What regulations apply to imported gold coins?
According to Article 44 of the Swiss VAT law, “state-minted” gold coins are also VAT-exempt when imported. However, there has been some confusion about this in the past.
Following a legal dispute concerning Austrian gold ducats, the customs authorities included a more precise definition in their guidelines for clarification (analogous translation) :
“State minted gold coins within the meaning of Article 44(1)(a) of the Swiss VAT law are understood to mean a piece of gold whose weight and content is guaranteed by the state through its embossed value and which is, or was intended, for payment transactions. New mintages (coin re-strikes) are not considered coins in the above sense.”
According to this definition, it is clear that only historical ducats from the Austrian Empire, dating from the years 1872 to 1915, are thus considered to be state minted. Coin re-strikes of these ducats for the investment market, which have been in circulation since 1961, are thus expressly excluded – despite the fact that these re-strikes were actually produced by the Austrian state mint.

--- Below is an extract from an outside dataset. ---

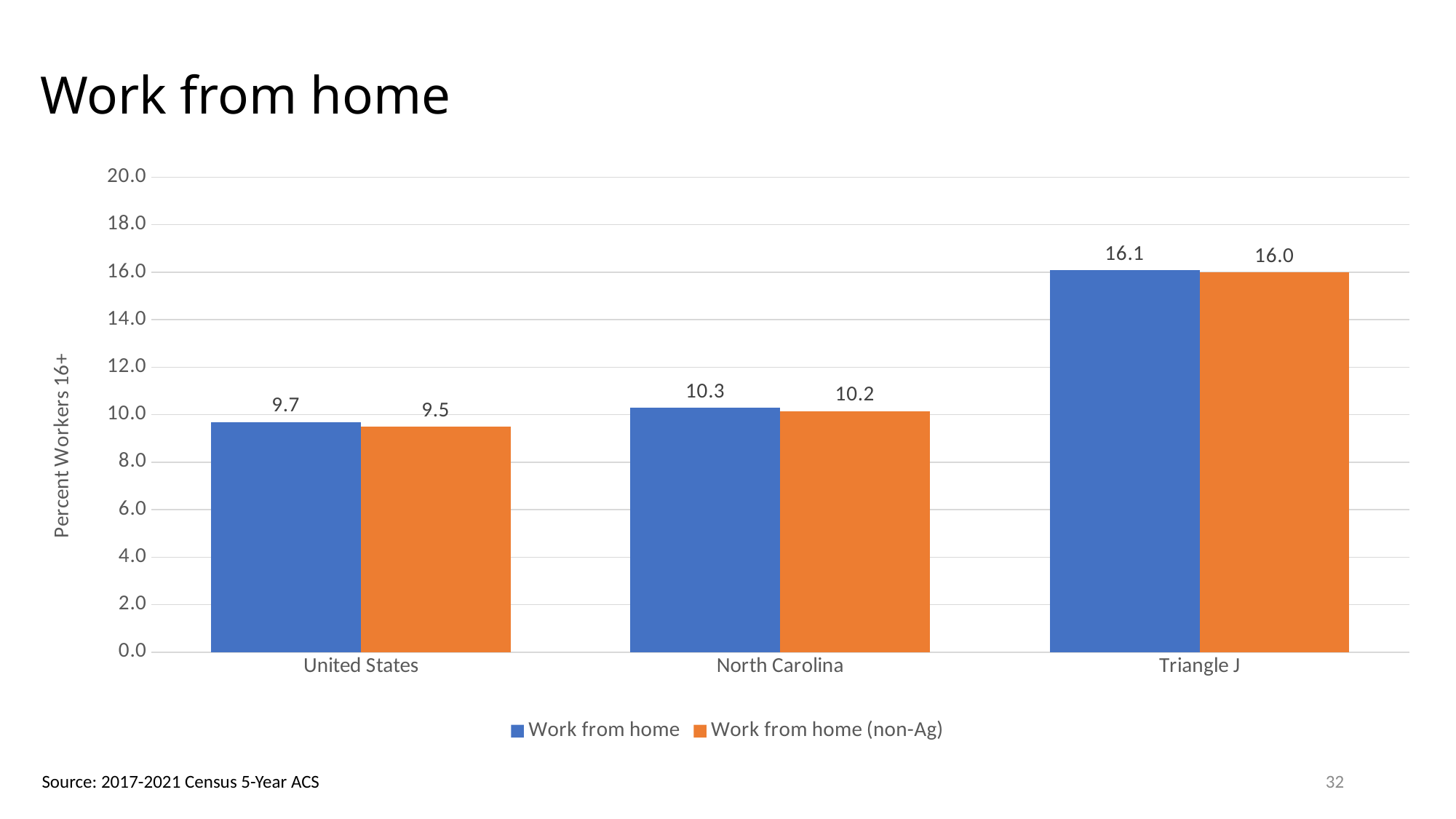
Which category has the lowest Work from home (non-Ag) value? United States How many categories are shown on the x axis? 3 What is the difference between the Work from home and Work from home (non-Ag) values for United States? 0.2 How many series does the legend list? 2 What is the Work from home (non-Ag) value for United States? 9.5 What is the difference between the Work from home values for Triangle J and North Carolina? 5.8 Which is larger: the Work from home value for North Carolina or for United States? North Carolina What is the label of the y axis? Percent Workers 16+ Which category has the highest Work from home value? Triangle J What is the Work from home value for North Carolina? 10.3 What is the Work from home value for Triangle J? 16.1 What kind of chart is shown on the slide? Bar chart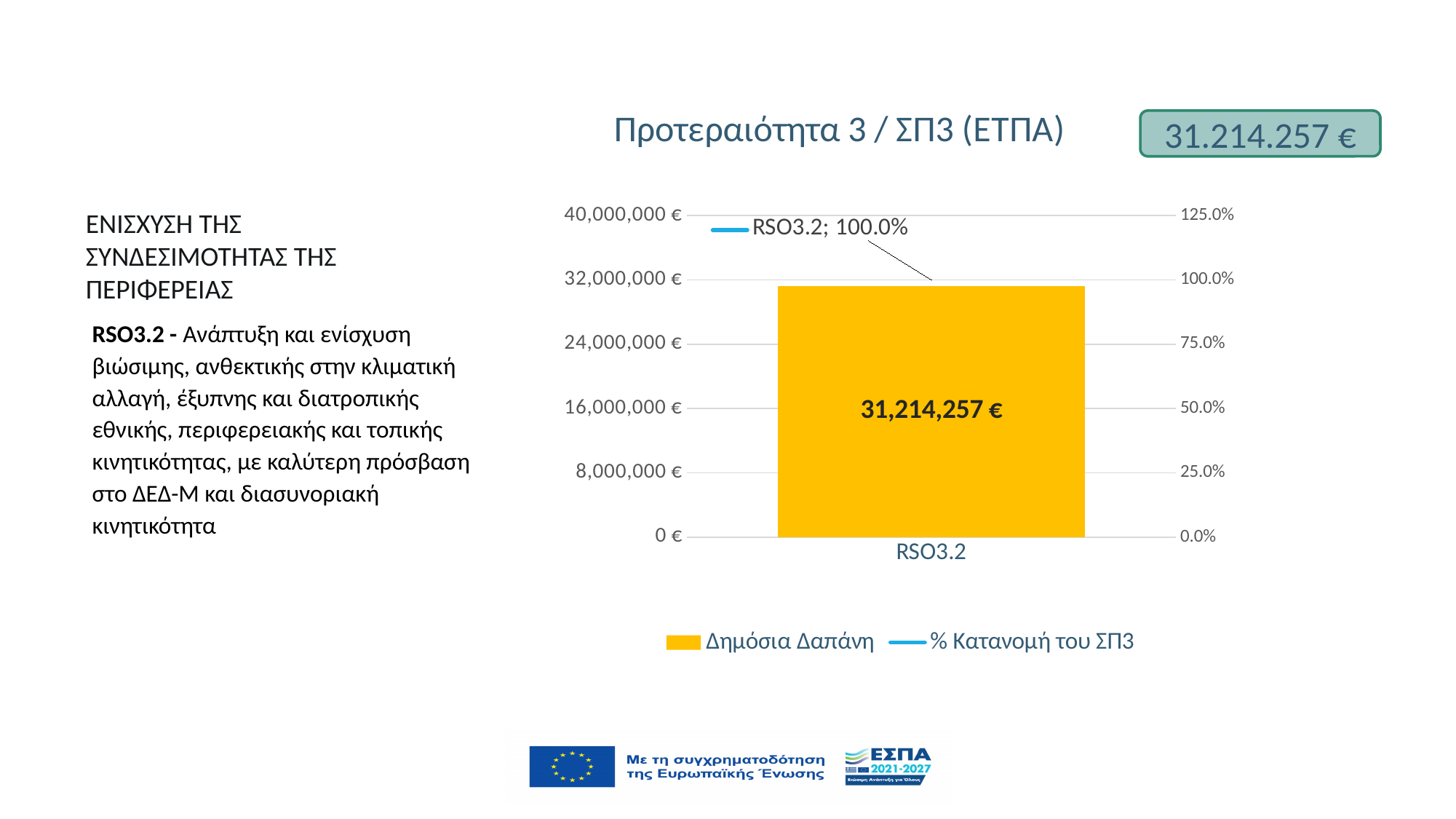
What is the highest value shown on the left (euro) axis of the chart? 40,000,000 € What kind of chart is shown on the slide? bar chart Is the Δημόσια Δαπάνη value for RSO3.2 greater or less than 24,000,000 €? greater What is the title of the chart? Προτεραιότητα 3 / ΣΠ3 (ΕΤΠΑ) What is the highest value shown on the right (percentage) axis of the chart? 125.0% What is the Δημόσια Δαπάνη value for RSO3.2? 31,214,257 € What is the % Κατανομή του ΣΠ3 value for RSO3.2? 100.0% How many series does the chart legend list? 2 Is the Δημόσια Δαπάνη value for RSO3.2 greater or less than 32,000,000 €? less How many categories are shown on the x axis of the chart? 1 What colour is the Δημόσια Δαπάνη bar in the chart? yellow What is the label of the single category on the x axis? RSO3.2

Summary: Gold imports into Switzerland
- Import tax (rather like a value added tax) is generally payable on gold imported into Switzerland. However, there are a number of exceptions for gold that can make imports tax-free.
- Cast and stamped gold bars with a minimum fineness of 995/1000 carrying an embossed declaration of their fineness and the stamp of an accredited assayer-smelter are tax-free.
- This tax exemption only applies if the foreign assayer-smelter is included on the LBMA Good Delivery List.
- Gold coins are also exempt from import tax, provided they are not newly-minted re-strikes.